The cafes with European names and bright decor seem a world away from the city’s traffic-clogged and still violent streets. In a socially conservative society, they also offer privacy and protection from unwanted advances.
Haneen, 27, said: “If I go with my friends, we chat about our problems and change our mood. A family place is more comfortable ... there’s no harassment or flirting.”
For owners and managers of the businesses marketing themselves as “families-only” cafes, it’s also a welcome change from the traditional clientele; hundreds of other rowdier eateries across Tripoli are packed out with young men, tables spilling out onto the streets and giant screens broadcasting soccer matches.
Abdulhameed Ghreetly, manager of At Home cafe, which looks out onto the Mediterranean said: “Family cafes are great, they are less of a headache than the cafes for young guys. You know the problems with the young guys and their quarrelling.”
Most of Tripoli’s economy has been in freefall since major battles between rival factions in 2014 left the country divided with competing governments.
The female clients are offering some respite - managers say they spend more on fancy coffees and juices than the men, who insist on taking only espresso.
Mohamed Abdurrazak, La Rambla’s owner, said: “The guys just ask for coffee and water, but women come to eat.”
The menus are heavy with pastries, pancakes, waffles and milkshakes, alongside the popular “oriental breakfast” which includes shakshouka and foul. Prices are higher, too. A coffee in a regular cafe costs two Libyan dinars ($1.50 at the official exchange rate, 25 cents at black market rates), and five or six dinars in a family cafe.
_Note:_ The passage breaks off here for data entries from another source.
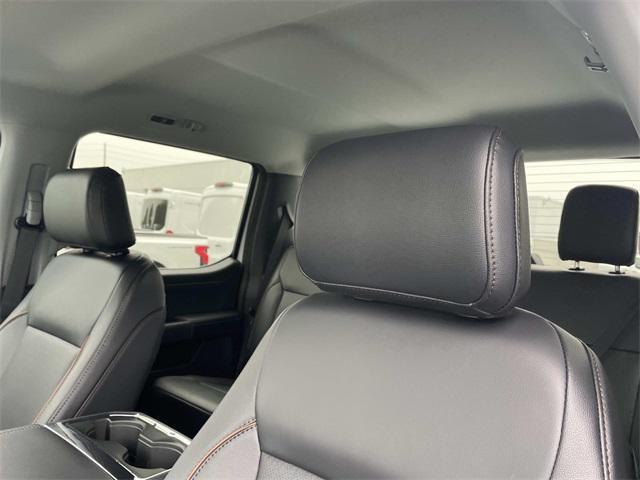 new 2026 Ford F-350 car, priced at $66,979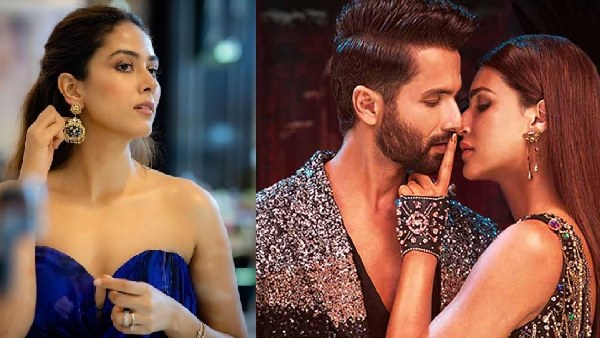 teri baaton mein aisa uljha jiya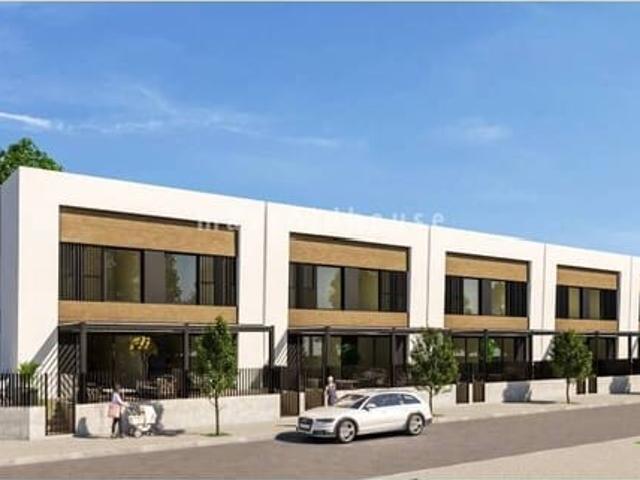 Chalet en venta en Dolores, Alicante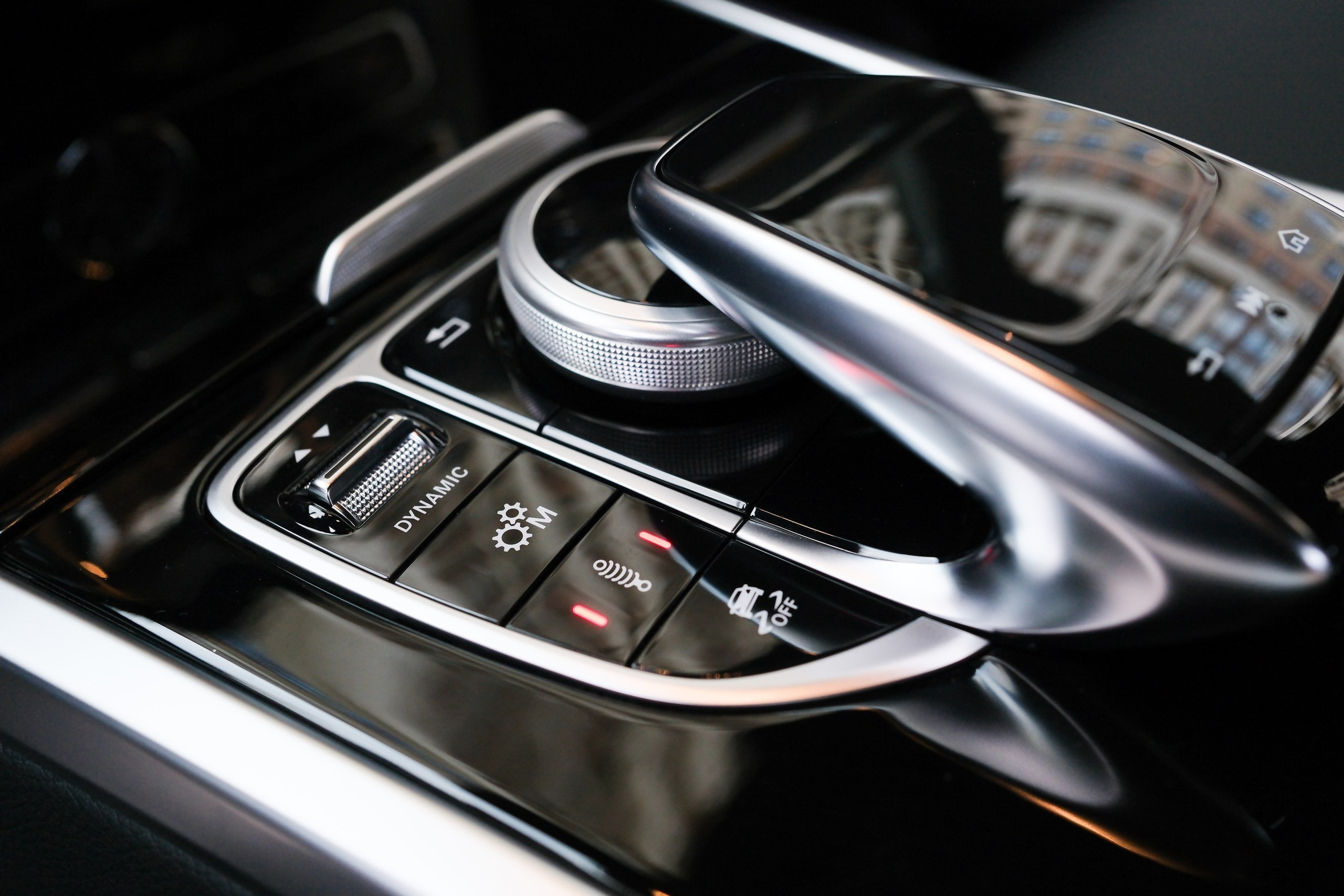 регулировка подвески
The new businesses are also flourishing in Benghazi, Libya’s second city, which suffered heavy damage during more than three years of fighting. Customers come to relieve the daily stress, said Saad al-Farjani, the owner of the Coffee Factory.
“All the time you hear of new family cafes opening. There are about 20 and there could be more,” he added.
Some see the cafes as heralding a return to relative normality, their owners say they have had little trouble from armed groups known for extortion and theft. Upmarket shops, some with international brands, have opened in smarter neighborhoods.
Opinion is split on what the cafes say about Libyan society. For some they are a sign of increasing openness, as Libyan women have little chance to socialize outside the home; for others they are a reminder of the limits on women in a country where outdoor public spaces are dominated by men.
Ghada Mohamed, a 37-year-old customer at Coffee Factory said: “I consider coming to the cafe like a change of atmosphere. I hope that cafes ... become like cafes abroad, for example, with seats outside. Unfortunately in Benghazi we cannot sit outside enough.”